# How often are carpenters exposed to asbestos now adays?



## FearfulOfAsbestos (Mar 7, 2008)

I was looking into taking a carpentry class and getting into the field.

How often is there asbestos exposure in carpentry this day in age? I know its less than years ago, but is it still often? Thanks.


----------



## inspectorD (Mar 7, 2008)

Welcome aboard.  How come you are fearful of asbestos...he seems to be a nice enough guy...haha. We have a fellow here named asbestos.
Asbestos is in a lot of remodeling demolition projects usually dated back to the 60's and before. I'm sure you know all about it with your user name. There is always the chance of it around...even on a job with none you can see. You never know who took it out of use in a house where it was used previously. If it was not professionally done there is always a chance it is still kickin around in the basement or crawlspace or walls waiting to be found.
If you where to stay in homes which are in new built areas, you may be able to stay busy. Just forget about building in New England, We have tons of it around.

Good luck in your endevors.


----------



## ToolGuy (Mar 8, 2008)

It depends on the type of work you're involved in. If you do a lot of remodeling work, you'll probably be exposed to it on occasion. If the homes were constructed during asbestose useage, say 1920s thru 1960s, you'll probably see a lot of it.


----------



## FearfulOfAsbestos (Mar 8, 2008)

Is it possible to get a job doing mainly new construction, that could keep me safer from asbestos exposures? Or are those jobs rare to nonexistant in the carpentry field?


----------



## inspectorD (Mar 8, 2008)

Yup you could get a job with new construction companies. But the market for those guys is very slow right now. Read a lot of books or take a class before you go looking also. It will put you above the other laborers in the market.
Have you ever thought of becoming a shop rat. Custom cabinet companies and others are always looking for someone to stay in the shop. It will be less pay usually ,however there is no asbestos. Exept maybe in an old shop.


----------



## CraigFL (Mar 9, 2008)

I've been exposed to asbestos many, many times over my 58 years of life -- before it was even considered bad. I've not one problem with it yet. I'm sure that some people don't ever have any problem with it and others do -- for whatever reasons. Be cautious but don't let it rule the decisions you make. You might just be leaving your favorite new construction job, step out into the street and get hit by the proverbial beer truck anyway....


----------



## kok328 (Mar 9, 2008)

Your concern is mostly unfounded.  If you run into asbestos on the job, you have the right to walk away until an asbestos abatement program is performed.


----------



## losttool (Jul 15, 2008)

I get calls from flooring and boiler people when they run into asbestos floor tiles and pipe insulation.  They leave until I do the abatement and give them clearance.


----------



## yesitsconcrete (Jul 17, 2008)

asbestos is not the only job hazard which's why workmen's comp rate is 2nd just behind roofers in genl res bldg trades as i recall,,, matter of fact, chances're good you'd NEVER see asbestos unless, as previously posted, you specialize in restoring/remodeling older homes.

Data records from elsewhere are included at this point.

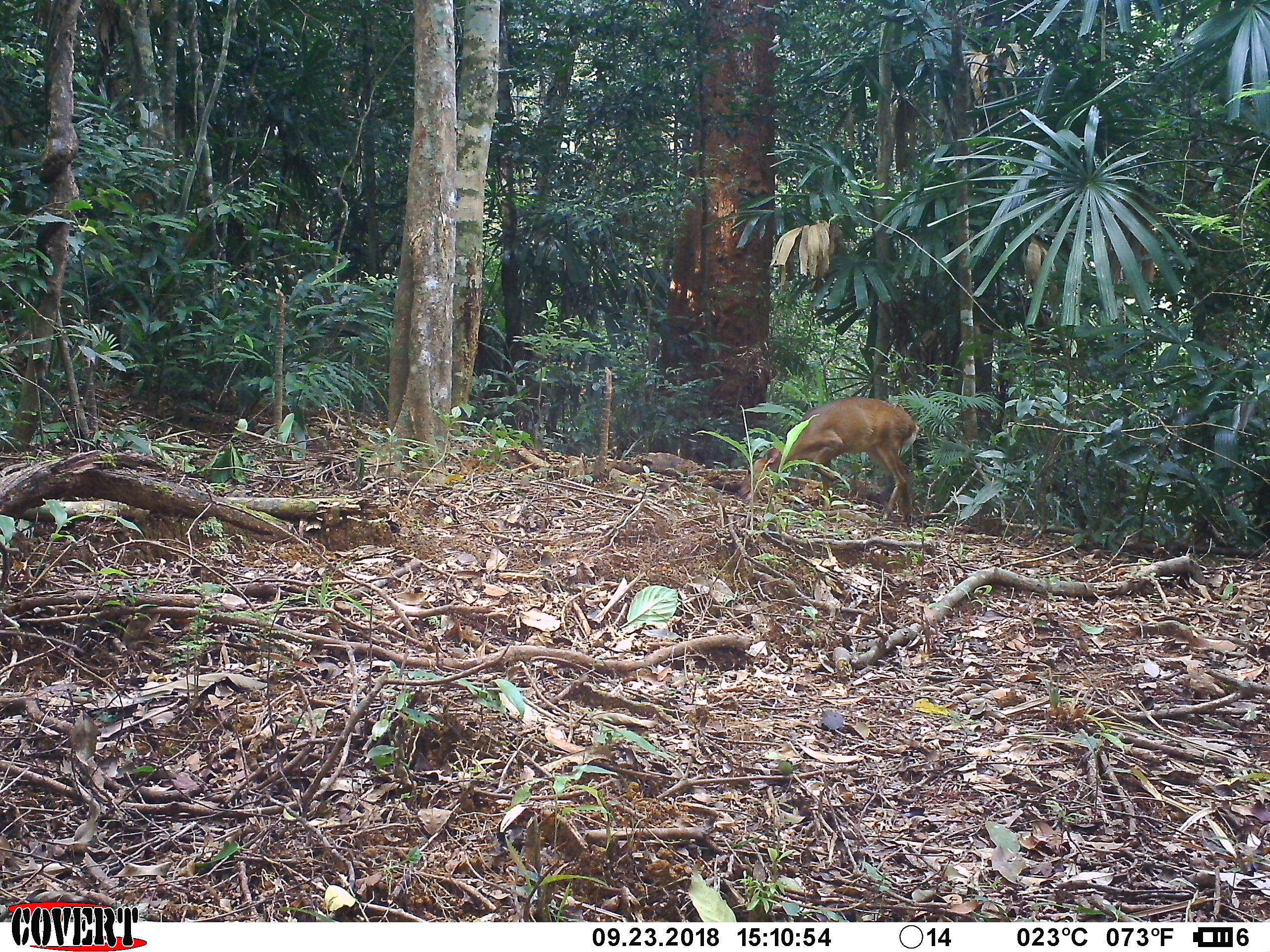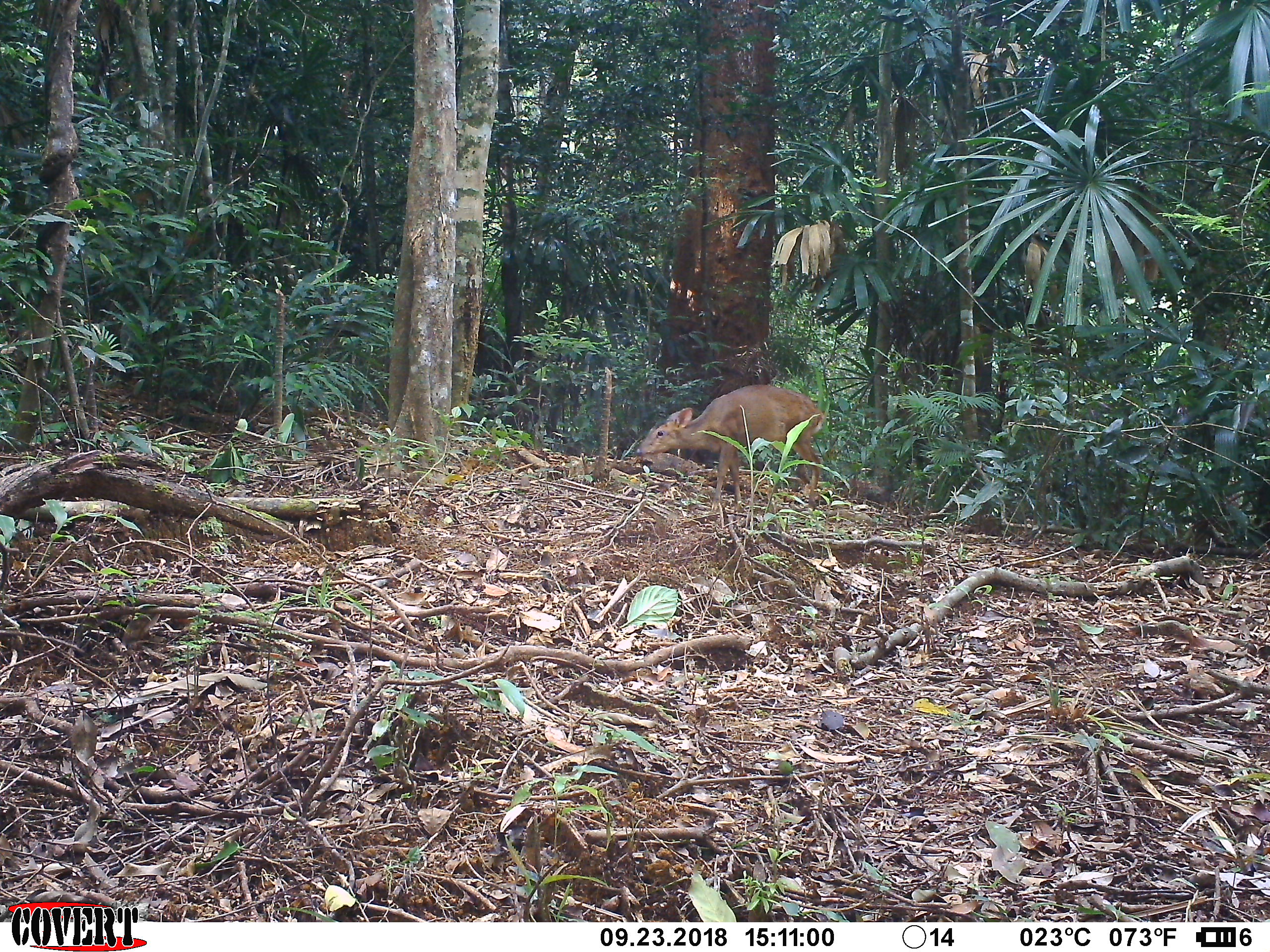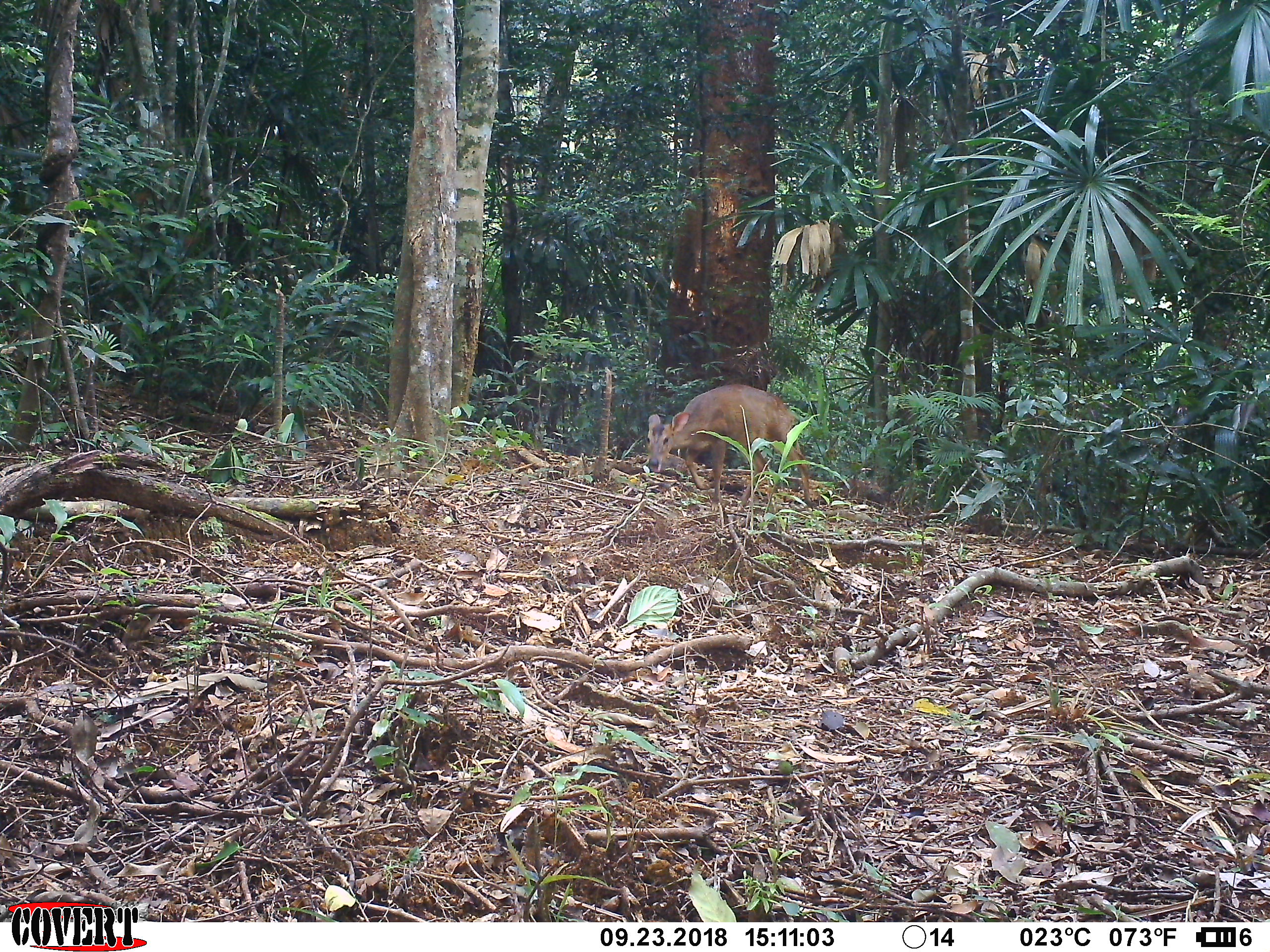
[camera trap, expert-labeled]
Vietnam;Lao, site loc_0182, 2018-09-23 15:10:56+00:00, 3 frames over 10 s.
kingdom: Animalia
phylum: Chordata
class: Mammalia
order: Artiodactyla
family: Cervidae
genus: Muntiacus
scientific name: Muntiacus vuquangensis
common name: large-antlered muntjac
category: large antlered muntjac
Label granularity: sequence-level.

then again - life, itself, isn't boring


----------



## lynch (Sep 2, 2008)

FearfulOfAsbestos said:


> I was looking into taking a carpentry class and getting into the field.
> 
> How often is there asbestos exposure in carpentry this day in age? I know its less than years ago, but is it still often? Thanks.



In new residential construction, there is no worries. In remodeling a house less than 30 years old, it's minimal. It's mostly in the shingled siding where you see it now days.
lynch


----------



## aaron.klimchuk (Oct 3, 2008)

I think everyone has covered it here, but i'll throw in my 2 cents.  If it's something you are passionate about, do it.  

The threat of asbestos shouldn't rule your decision.  There are many ways around working with asbestos so do what you want and worry about the asbestos projects when you get to them.


----------